### Set problem
Exactly and only the lines from the one with "What is the separation distance" through the end of the listing are to be transcribed, both ends included.

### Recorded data
— Start —

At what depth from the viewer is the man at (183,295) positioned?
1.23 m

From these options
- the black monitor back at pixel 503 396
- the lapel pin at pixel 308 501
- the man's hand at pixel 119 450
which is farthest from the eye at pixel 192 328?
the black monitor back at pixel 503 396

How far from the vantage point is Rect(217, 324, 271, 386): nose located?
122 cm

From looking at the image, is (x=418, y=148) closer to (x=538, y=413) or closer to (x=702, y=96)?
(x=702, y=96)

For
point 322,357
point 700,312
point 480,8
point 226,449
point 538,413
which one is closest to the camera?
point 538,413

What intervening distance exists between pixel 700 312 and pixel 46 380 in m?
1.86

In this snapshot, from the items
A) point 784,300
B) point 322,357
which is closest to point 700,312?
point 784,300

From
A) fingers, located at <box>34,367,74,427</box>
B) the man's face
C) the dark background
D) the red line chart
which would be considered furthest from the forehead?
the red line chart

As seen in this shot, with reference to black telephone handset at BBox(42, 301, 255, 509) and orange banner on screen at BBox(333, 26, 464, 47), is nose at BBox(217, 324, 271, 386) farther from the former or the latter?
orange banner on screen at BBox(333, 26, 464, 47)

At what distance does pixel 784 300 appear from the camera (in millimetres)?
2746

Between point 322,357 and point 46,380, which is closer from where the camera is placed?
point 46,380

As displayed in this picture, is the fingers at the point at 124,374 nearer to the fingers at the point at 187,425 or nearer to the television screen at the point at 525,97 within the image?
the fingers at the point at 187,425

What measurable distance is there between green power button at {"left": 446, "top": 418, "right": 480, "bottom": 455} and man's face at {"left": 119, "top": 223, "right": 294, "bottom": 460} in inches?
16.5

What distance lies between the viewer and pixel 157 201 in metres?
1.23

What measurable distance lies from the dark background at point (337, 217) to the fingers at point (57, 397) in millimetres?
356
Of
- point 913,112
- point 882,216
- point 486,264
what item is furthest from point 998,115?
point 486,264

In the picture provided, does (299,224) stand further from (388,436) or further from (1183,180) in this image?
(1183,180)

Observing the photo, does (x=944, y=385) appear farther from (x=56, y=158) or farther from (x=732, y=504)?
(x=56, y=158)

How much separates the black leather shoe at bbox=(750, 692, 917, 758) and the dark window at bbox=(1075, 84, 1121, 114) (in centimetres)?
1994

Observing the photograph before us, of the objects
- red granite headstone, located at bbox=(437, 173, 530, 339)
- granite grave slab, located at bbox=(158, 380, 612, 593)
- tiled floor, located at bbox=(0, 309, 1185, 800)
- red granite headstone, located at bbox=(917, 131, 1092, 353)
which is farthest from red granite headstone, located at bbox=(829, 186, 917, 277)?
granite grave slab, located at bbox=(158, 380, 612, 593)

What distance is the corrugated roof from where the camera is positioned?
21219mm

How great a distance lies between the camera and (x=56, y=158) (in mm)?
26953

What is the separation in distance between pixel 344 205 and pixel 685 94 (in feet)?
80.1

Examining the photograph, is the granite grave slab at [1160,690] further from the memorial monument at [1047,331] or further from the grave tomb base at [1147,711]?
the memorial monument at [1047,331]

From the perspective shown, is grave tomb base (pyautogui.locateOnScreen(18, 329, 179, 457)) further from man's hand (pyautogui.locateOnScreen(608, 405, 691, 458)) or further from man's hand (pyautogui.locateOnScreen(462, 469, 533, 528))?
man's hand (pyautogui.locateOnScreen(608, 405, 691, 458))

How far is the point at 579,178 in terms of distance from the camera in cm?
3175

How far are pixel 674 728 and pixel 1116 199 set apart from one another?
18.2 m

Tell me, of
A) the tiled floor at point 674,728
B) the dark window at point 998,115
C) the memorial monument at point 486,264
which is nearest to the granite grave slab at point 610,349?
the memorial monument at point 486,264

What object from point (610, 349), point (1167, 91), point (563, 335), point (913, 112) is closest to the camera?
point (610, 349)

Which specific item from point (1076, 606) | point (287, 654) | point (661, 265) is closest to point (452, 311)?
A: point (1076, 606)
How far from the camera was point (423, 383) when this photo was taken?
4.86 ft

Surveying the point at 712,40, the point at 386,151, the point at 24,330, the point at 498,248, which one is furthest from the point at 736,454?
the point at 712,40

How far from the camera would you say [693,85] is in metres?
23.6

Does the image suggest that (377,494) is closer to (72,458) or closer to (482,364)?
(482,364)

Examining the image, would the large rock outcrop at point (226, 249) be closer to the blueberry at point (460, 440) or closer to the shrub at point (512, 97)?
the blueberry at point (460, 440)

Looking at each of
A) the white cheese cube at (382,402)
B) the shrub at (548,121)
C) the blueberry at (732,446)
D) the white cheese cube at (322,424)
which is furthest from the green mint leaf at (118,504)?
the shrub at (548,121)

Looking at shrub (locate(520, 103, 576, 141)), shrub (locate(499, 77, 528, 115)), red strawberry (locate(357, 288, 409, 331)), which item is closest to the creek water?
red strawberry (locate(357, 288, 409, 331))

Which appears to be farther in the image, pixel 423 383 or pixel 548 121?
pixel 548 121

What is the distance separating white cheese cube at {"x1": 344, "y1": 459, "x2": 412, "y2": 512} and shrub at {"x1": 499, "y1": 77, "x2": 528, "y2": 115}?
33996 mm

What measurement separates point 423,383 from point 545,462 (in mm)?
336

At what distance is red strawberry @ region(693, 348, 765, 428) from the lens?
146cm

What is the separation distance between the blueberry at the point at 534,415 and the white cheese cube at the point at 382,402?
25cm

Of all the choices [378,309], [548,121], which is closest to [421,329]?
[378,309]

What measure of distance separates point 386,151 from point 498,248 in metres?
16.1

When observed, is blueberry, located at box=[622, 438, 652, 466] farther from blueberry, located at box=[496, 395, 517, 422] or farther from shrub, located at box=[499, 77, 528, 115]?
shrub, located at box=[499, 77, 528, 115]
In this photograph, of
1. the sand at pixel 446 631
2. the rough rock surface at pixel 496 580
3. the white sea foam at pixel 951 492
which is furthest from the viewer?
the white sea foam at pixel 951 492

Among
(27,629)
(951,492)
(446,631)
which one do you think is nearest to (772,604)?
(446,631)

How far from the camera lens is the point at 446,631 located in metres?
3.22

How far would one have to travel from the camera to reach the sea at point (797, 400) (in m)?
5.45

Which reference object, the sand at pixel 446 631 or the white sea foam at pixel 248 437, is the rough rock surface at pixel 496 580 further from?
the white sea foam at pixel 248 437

— End —

### Solved problem
What is the separation distance between the blueberry at the point at 534,415 and the white cheese cube at the point at 382,402?
25cm

Of all the choices [378,309], [548,121], which is closest to [421,329]?
[378,309]

What measure of distance separates point 386,151 from point 498,248 in metres?
16.1

When observed, is blueberry, located at box=[622, 438, 652, 466] farther from blueberry, located at box=[496, 395, 517, 422] or farther from shrub, located at box=[499, 77, 528, 115]?
shrub, located at box=[499, 77, 528, 115]
In this photograph, of
1. the sand at pixel 446 631
2. the rough rock surface at pixel 496 580
3. the white sea foam at pixel 951 492
which is furthest from the viewer?
the white sea foam at pixel 951 492

Among
(27,629)
(951,492)
(446,631)
which one do you think is nearest to (772,604)?
(446,631)

How far from the camera lens is the point at 446,631 located in metres?
3.22

How far would one have to travel from the camera to reach the sea at point (797, 400) (in m)?
5.45

Which reference object, the sand at pixel 446 631 or the white sea foam at pixel 248 437, is the rough rock surface at pixel 496 580 further from?
the white sea foam at pixel 248 437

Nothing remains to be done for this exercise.